╭─ EXERCISE INPUTS

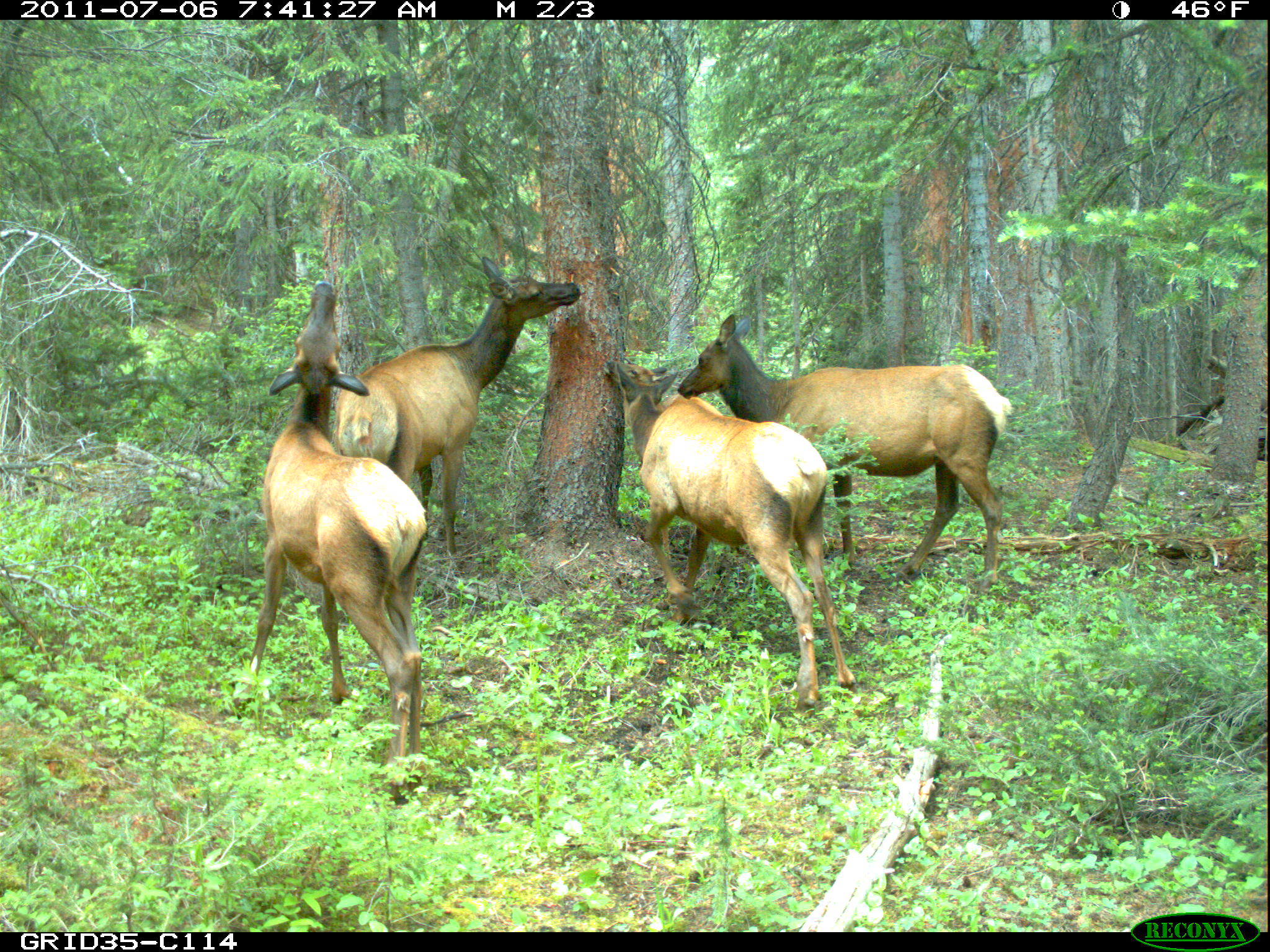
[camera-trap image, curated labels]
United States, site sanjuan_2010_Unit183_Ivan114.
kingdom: Animalia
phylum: Chordata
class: Mammalia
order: Artiodactyla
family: Cervidae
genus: Cervus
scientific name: Cervus elaphus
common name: red deer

╰─

TASK PROMPT: No picture belongs in the answer; the rest of the records must be repeated exactly.

PROBLEM SOLUTION:
[camera-trap image, curated labels]
United States, site sanjuan_2010_Unit183_Ivan114.
kingdom: Animalia
phylum: Chordata
class: Mammalia
order: Artiodactyla
family: Cervidae
genus: Cervus
scientific name: Cervus elaphus
common name: red deer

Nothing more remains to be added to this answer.